When you're as big as a whale, what happens to your body and your poop can have a huge effect.
"Because whales are so large, they have the potential to store vast amounts of carbon," said Heidi Pearson, a study author and biologist from the University of Alaska Southeast, in an interview with Insider.
Whales weigh up to 150 tons and can live more than 100 years. That's a lot of carbon stored in their body, away from the atmosphere, until they die.
"You can think of whales as like big floating trees in the ocean," Pearson said.
Eating, pooping, and peeing the ecosystem back to life
What they don't store in their body, the whales poop and pee back into the ocean.
Previous studies have shown that this is incredibly important for the ecosystem. When whale populations dropped after the widespread whaling of the 1900s, plankton populations counterintuitively plummeted as well.
That is because plankton feeds on whale poop, so the disappearance of even one whale causes a huge deficit in the ocean ecosystem. This is called the whale pump effect.
By encouraging new life, the whales are creating more organisms that can capture carbon away from the atmosphere.
The whales can then feed on these new lifeforms, in huge quantities, locking that carbon in their body for many decades.
Finally, when they die, the whales' bodies tend to sink all the way down to the bottom of the ocean, where the carbon stays out of the atmosphere.
"It's going to remain out of contact with the atmosphere for hundreds, thousands of years, maybe even longer. And whales do this naturally," Pearson said.
Not a silver bullet
By encouraging whale numbers to grow, their carbon-locking effect can be amplified.
"We feel it's worth conserving whales for many reasons.
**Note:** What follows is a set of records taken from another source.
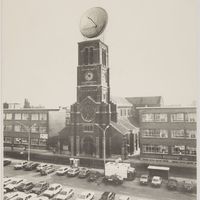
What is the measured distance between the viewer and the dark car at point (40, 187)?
3318 millimetres

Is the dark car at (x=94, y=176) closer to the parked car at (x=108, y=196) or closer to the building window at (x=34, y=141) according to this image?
the parked car at (x=108, y=196)

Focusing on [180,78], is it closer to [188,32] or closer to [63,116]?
[188,32]

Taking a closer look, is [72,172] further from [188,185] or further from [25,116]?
[188,185]

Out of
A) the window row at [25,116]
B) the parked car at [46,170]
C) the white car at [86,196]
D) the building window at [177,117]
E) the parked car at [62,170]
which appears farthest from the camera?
the window row at [25,116]

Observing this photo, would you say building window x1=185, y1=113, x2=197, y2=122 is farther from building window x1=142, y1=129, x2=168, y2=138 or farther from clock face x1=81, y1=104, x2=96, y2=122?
clock face x1=81, y1=104, x2=96, y2=122

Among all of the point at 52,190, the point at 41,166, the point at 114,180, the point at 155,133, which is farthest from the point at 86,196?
the point at 155,133

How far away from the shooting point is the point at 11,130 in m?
3.69

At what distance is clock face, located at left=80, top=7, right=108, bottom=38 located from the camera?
309 cm

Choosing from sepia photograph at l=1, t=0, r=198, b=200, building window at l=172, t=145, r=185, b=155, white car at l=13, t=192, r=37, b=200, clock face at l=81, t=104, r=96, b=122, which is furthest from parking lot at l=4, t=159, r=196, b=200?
clock face at l=81, t=104, r=96, b=122

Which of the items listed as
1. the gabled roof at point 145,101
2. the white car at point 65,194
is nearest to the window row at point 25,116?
the white car at point 65,194

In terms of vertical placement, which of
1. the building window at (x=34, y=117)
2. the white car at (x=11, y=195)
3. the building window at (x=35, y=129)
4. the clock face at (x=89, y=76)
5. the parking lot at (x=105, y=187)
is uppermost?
the clock face at (x=89, y=76)

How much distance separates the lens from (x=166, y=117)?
2740 millimetres

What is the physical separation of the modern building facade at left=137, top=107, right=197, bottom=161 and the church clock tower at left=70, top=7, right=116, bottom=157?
390 mm

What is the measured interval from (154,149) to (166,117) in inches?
13.3
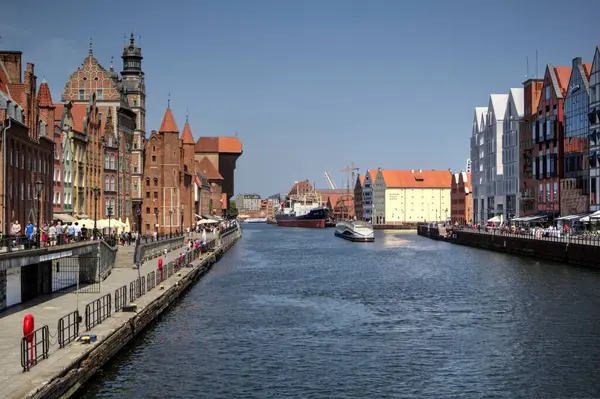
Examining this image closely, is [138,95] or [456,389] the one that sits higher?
[138,95]

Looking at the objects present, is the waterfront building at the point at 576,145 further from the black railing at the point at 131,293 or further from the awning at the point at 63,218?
the black railing at the point at 131,293

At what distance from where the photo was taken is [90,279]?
48906 millimetres

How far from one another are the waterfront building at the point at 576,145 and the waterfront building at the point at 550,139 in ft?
12.7

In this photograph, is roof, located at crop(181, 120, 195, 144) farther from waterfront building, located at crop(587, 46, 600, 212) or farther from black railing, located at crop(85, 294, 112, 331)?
black railing, located at crop(85, 294, 112, 331)

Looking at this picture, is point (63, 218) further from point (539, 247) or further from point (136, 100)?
point (539, 247)

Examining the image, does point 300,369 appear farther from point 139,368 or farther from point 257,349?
point 139,368

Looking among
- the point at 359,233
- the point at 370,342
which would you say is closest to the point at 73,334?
the point at 370,342

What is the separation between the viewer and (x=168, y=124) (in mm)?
119750

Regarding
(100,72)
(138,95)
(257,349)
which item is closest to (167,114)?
(138,95)

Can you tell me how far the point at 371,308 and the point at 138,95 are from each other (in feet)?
267

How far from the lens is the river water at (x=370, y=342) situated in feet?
91.2

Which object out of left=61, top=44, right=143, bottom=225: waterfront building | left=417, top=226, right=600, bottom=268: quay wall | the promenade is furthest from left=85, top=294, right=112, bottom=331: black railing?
left=61, top=44, right=143, bottom=225: waterfront building

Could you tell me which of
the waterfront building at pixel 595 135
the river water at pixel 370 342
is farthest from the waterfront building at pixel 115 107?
the waterfront building at pixel 595 135

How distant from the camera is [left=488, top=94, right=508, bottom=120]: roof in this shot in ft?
Answer: 463
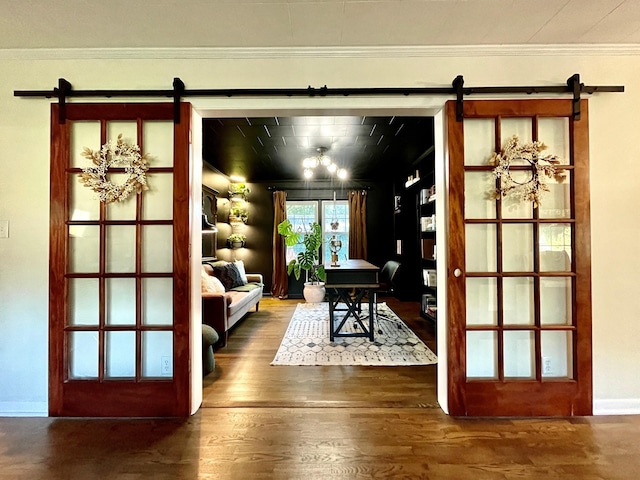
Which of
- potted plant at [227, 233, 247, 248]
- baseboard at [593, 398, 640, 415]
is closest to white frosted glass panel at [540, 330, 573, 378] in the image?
baseboard at [593, 398, 640, 415]

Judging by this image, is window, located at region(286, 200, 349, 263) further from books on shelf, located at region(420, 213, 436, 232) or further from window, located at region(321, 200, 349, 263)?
books on shelf, located at region(420, 213, 436, 232)

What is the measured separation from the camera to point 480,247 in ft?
7.37

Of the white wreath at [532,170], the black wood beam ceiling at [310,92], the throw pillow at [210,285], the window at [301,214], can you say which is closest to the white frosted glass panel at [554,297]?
the white wreath at [532,170]

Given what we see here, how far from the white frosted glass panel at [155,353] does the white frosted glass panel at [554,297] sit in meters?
2.60

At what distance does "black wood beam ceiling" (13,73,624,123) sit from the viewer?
216 cm

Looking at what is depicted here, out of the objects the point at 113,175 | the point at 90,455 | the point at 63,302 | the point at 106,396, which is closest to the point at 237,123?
the point at 113,175

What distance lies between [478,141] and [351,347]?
2496 mm

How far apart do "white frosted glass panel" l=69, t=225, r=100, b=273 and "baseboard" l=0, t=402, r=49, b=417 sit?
37.4 inches

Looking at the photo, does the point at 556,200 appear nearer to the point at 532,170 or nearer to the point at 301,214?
the point at 532,170

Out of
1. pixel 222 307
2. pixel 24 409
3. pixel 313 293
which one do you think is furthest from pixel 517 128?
pixel 313 293

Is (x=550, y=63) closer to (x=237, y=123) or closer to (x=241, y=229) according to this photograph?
(x=237, y=123)

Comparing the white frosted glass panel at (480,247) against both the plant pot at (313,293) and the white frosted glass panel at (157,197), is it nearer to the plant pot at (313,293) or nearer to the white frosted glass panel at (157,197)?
the white frosted glass panel at (157,197)

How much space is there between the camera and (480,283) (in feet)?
7.38

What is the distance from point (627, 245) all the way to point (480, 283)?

They're important components of healthy ecosystems and they help to promote biodiversity, given that we are also in a biodiversity crisis," Pearson said.
"This potential climate benefit is just another reason," she said.
Conservation today is less about whaling and more about creating protected areas in the ocean to avoid collisions with ships, keeping the oceans quiet, and avoiding whales getting tangled in fishing gear, Pearson said.
"Another big thing is climate change. So it kind of goes full circle," she said.
Pearson warned, however, that she doesn't think it should be seen as a viable solution to the climate crisis on its own.
Advocates of nature-based solutions suggest that by bringing back biodiversity, for instance by planting trees and encouraging re-wilding, a substantial amount of the excess carbon in the atmosphere could be captured in living organisms.
This is true, and this approach has obvious positive knock-on benefits for the environment, but it's not the full story.
Estimates suggest that nature-based solutions can provide 37% of the climate change mitigation by 2030 that is needed to meet the goal of keeping climate warming below 2 degrees Celsius, according to the World Bank.
"They're not the silver bullet. Even if we could really get strong conservation measures and recover whale populations to their pre-industrial whaling abundance, that's still not gonna solve the climate crisis," she said.
"It's gonna be one small piece of everything we need to do," she said.